__TEXT SEGMENT__:

● ● ● ● ●

Transactions involving the major shareholders (or their close family, relations, etc.), either directly or indirectly, are potentially the most difficult type of related party transactions to monitor with a view to ensuring equal treatment of all shareholders. In some jurisdictions, shareholders above a limit as low as five per cent of shareholding are obliged to report transactions. Disclosure requirements include the nature of the relationship where control exists, and the nature, value and number of transactions with related parties, grouped as appropriate. Given the inherent opaqueness of many transactions, the obligation may need to be placed on the beneficiary to inform the board about the transaction, which in turn should disclose it to the market. This should not absolve the company from maintaining its own monitoring, which is an important task for the board.
To make disclosure more informative, many jurisdictions distinguish related party transactions according to their materiality, terms and conditions. Ongoing disclosure of material transactions is required, with a possible exception for recurrent transactions on “market terms”, which can be disclosed only in periodic reports. To be effective, disclosure thresholds may need to be based mainly on quantitative criteria, but avoidance of disclosure through splitting of transactions with the same related party should not be permitted.
IV.A.8. Foreseeable risk factors.

● ● ● ● ●

__SUPPLIED MATERIAL__:
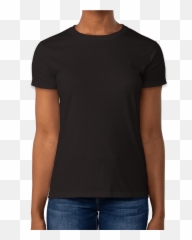 Black Cat Covid Costume - Solid Emoji,Women's Emoji Shirt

● ● ● ● ●

__EXERCISE GOAL__: Reproduce word for word the portion of the related party transactions text that starts with the words containing "Transactions involving the" and ends with "for the board.".

__ANSWER SPACE__:
Transactions involving the major shareholders (or their close family, relations, etc.), either directly or indirectly, are potentially the most difficult type of related party transactions to monitor with a view to ensuring equal treatment of all shareholders. In some jurisdictions, shareholders above a limit as low as five per cent of shareholding are obliged to report transactions. Disclosure requirements include the nature of the relationship where control exists, and the nature, value and number of transactions with related parties, grouped as appropriate. Given the inherent opaqueness of many transactions, the obligation may need to be placed on the beneficiary to inform the board about the transaction, which in turn should disclose it to the market. This should not absolve the company from maintaining its own monitoring, which is an important task for the board.